My pulse ticks up sharply. She’s still a junior analyst. She shouldn’t have access to medical reviews. You need senior-level clearance for that. “Maybe,” I say lightly. “But it’s not something you need to worry about. I’m sure that last file was just glitchy. It happens sometimes.”

She frowns. “But—”

“Send it to me. I’ll take a look. If it’s a bug the programmers want to see, I’ll loop you in.”

She pauses, then nods.

When she leaves, I sit very still and let my thoughts settle.

Tessa isn’t cleared for Medical. There are only two analysts in the building who are. I’m one, and my supervisor, Claire, is the other. Whatever file Tessa found shouldn’t have been there in the first place.

The whoosh of a new email breaks the silence. I open the file and stare at the screen for several seconds. The obscure reference before the update about Occupational Health? It’s one I recognize.

RJ-3.

I reopen the private note I started on Friday and strip everything related to RJ-3 down to dates, time stamps, and op codes. After another hour, I’ve found two more field agents whose personnel files end abruptly.

I don’t know what any of it means yet. So I save the note off the network and turn back to my queue. I can’t make sense of the pattern yet, and without context, conclusions are meaningless.

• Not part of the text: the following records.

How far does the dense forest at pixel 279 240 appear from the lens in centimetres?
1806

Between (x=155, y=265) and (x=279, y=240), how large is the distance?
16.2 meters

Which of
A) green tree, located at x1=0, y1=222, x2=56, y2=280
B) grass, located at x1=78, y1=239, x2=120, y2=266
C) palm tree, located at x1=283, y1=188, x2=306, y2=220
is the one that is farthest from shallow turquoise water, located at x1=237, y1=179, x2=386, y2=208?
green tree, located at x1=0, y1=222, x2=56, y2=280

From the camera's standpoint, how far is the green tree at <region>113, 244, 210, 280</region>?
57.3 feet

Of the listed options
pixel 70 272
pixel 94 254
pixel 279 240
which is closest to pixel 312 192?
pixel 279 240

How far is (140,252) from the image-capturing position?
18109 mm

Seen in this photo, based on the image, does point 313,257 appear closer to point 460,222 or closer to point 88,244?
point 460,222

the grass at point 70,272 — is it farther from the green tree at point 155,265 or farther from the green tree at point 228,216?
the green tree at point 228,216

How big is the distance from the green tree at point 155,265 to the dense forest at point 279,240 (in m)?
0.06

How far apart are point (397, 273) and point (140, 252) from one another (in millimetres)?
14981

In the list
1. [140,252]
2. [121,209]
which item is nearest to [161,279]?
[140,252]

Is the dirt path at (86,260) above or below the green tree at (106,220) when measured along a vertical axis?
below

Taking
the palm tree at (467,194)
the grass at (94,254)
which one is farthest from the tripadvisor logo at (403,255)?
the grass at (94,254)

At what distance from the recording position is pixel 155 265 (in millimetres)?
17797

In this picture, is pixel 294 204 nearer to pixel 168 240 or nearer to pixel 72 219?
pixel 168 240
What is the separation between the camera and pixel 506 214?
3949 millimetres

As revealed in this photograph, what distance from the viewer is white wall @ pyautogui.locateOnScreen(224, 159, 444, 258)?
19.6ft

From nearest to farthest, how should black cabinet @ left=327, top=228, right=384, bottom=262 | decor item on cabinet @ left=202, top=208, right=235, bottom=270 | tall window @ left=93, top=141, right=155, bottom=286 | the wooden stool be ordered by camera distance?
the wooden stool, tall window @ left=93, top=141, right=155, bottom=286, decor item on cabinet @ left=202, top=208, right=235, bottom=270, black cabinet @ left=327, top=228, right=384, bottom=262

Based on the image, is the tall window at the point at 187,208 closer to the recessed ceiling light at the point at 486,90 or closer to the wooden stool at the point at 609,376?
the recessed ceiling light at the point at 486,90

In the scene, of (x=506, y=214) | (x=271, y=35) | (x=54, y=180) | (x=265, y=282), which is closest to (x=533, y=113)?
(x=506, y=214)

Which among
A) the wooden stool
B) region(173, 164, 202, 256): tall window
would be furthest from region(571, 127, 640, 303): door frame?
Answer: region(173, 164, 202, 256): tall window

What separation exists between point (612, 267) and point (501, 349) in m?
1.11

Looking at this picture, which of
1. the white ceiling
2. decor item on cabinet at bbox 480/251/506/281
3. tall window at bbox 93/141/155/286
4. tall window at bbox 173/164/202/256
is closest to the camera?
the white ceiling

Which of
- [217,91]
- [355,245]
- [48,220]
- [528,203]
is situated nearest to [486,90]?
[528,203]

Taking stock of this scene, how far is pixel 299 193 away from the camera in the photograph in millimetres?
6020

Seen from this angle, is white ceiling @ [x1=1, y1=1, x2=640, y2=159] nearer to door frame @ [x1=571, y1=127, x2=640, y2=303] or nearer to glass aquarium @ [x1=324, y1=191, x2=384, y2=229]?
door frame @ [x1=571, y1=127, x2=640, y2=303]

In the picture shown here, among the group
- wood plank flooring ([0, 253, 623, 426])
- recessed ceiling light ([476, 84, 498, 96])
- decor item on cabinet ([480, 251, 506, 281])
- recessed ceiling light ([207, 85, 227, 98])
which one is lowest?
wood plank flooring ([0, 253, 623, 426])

Ellen might have seen this type of thing before. She spent nearly twenty-five years at GSD before she retired. Half of it in the field, the rest in Systems. I’ll call her tomorrow for a sanity check.

The building hums around me, a constant vibration of air and electricity that’s peaceful and almost reassuring, as I lock my screen and head for the break room to get another cup of coffee.